How to solve integrals where you can't factor a polynomial? Hi there guys I don't know if the title of the question should be the one for this but the thing is that I'm trying to solve this integral $\int \frac {\frac 12-u^2}{2u^4-2u^2+1}$$du$ and I have this doubt where if I try to do this $2(u^2)^2-2(u)^2+1$ in the denominator, I can't see how to factor it, plus I've had completed the square from what I've already tried to do a trigonometric substitution but seems that is not the best way to go since it gets way complicated, I see the term "irreducible factorization" from wolfram alpha when I try to factor it from there but that's something I don't know about yet, so it is possible to do this without that "irreducible factorization"? If so, what do I need to know?

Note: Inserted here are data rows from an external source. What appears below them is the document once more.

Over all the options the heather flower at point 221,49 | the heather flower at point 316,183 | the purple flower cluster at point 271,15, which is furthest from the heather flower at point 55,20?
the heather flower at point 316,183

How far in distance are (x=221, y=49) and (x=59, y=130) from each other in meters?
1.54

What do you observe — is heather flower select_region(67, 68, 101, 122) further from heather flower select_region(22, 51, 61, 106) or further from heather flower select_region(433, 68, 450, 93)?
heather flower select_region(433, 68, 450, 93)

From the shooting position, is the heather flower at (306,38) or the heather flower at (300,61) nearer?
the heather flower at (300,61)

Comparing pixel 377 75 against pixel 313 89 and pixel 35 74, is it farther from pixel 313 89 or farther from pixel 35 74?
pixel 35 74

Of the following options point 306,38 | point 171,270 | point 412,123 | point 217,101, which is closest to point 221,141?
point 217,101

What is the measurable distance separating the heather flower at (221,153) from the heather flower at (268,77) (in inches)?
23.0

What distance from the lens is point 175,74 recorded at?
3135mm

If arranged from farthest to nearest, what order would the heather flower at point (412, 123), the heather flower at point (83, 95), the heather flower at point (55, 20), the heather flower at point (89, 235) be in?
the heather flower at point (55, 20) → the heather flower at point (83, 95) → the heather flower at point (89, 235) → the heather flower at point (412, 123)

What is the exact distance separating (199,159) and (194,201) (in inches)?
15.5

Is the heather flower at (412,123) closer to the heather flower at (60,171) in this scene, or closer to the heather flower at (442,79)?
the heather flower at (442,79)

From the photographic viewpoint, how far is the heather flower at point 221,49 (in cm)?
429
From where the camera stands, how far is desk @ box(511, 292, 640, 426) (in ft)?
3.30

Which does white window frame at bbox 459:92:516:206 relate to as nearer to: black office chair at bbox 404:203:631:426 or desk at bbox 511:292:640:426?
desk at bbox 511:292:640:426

I do know the ways of integration but when I find problems like this one where you can't factor a polynomial like this one I get stuck really bad, I hope this question isn't too silly or something I'm just really trying to learn this real bad and I don't know somewhere else to ask!  
 A: I hope that you will be given a simpler way. Meanwhile, I give you my approach.
For the time being, let me set $u^2=x$ which makes the integrand $$\frac{1-2 x}{2 \left(2 x^2-2 x+1\right)}$$ Solving $2x^2-2x+1=0$ makes  $$2(2x^2-2x+1)=4(x-a)(x-b)$$ with $a=\frac{1-i}2$ and $b=\frac{1+i}2$. Now, partial fraction decomposition makes $$\frac{1-2 x}{2 \left(2 x^2-2 x+1\right)}=\frac{1-2 x}{4(x-a)(x-b)}=\frac{1-2 a}{4 (a-b) (x-a)}+\frac{2 b-1}{4 (a-b) (x-b)}$$ that is to say $$\frac{1-2 x}{2 \left(2 x^2-2 x+1\right)}=\frac A {x-a}+\frac B {x-b}$$ where, after simplifications $A=B=-\frac 14$.
Now, back to $u$, we then have $$ \frac {\frac 12-u^2}{2u^4-2u^2+1}=-\frac 14\Big(\frac 1 {u^2-a}+\frac 1 {u^2-b}\Big)$$ and partial fraction decomposition can again be done.
So, by the end, you will just need to integrate four terms $\frac 1 {u+\alpha_i}$ where the $\alpha_i$'s are complex numbers.
I am sure that you can take it from here.
Edit
If you give the integral to Wolfram Alpha, it will give $$I=\int\frac {\frac 12-u^2}{2u^4-2u^2+1}\,du=-\frac{\tan ^{-1}\left(\frac{u}{\sqrt{-\frac{1}{2}-\frac{i}{2}}}\right)}{2
   \sqrt{-2-2 i}}-\frac{\tan
   ^{-1}\left(\frac{u}{\sqrt{-\frac{1}{2}+\frac{i}{2}}}\right)}{2 \sqrt{-2+2 i}}$$ whci is just a linear combination of logarithms with complex terms since it rewrite $$I=\frac{1}{4} \sqrt{1+i} \left(\tanh ^{-1}\left(u\sqrt{1+i} \right)-(-1)^{3/4} \tanh
   ^{-1}\left(u\sqrt{1-i} \right)\right)$$ with $$\sqrt{1\pm i}=\sqrt[4]{2} \Big(\cos \left(\frac{\pi }{8}\right)\pm i  \sin \left(\frac{\pi
   }{8}\right)\Big)$$
A: In a comment, you wondered if the problem could be instead $$\int \frac {\frac 12-u^2}{2u^4-2u^2-1}\, du$$ Doing the same as before, we have $$2x^2-2x-1=2(x-a)(x-b)$$ with $$ \quad a=\frac{1}{2} \left(1-\sqrt{3}\right)<0\quad,\quad b=\frac{1}{2} \left(1+\sqrt{3}\right)>0$$  and, again, partial fraction decomposition makes$$\frac{1-2 x}{2 \left(2 x^2-2 x-1\right)}=\frac A {x-a}+\frac B {x-b}$$ with $A=\frac 14$, $B=-\frac 14$.
Back to $u$, $$\frac {\frac 12-u^2}{2u^4-2u^2-1}=\frac 14\Big(\frac 1 {u^2-a}-\frac 1 {u^2-b}\Big)$$ Now, we face simple integrals and the final result is simply $$I=\frac{1}{4} \left(\sqrt{\sqrt{3}-1} \tanh ^{-1}\left(u\sqrt{\sqrt{3}-1}
   u\right)-\sqrt{1+\sqrt{3}} \tan ^{-1}\left(u\sqrt{1+\sqrt{3}} \right)\right)$$
Taking into account your remark in a comment, there is probably one more typo in the textbook.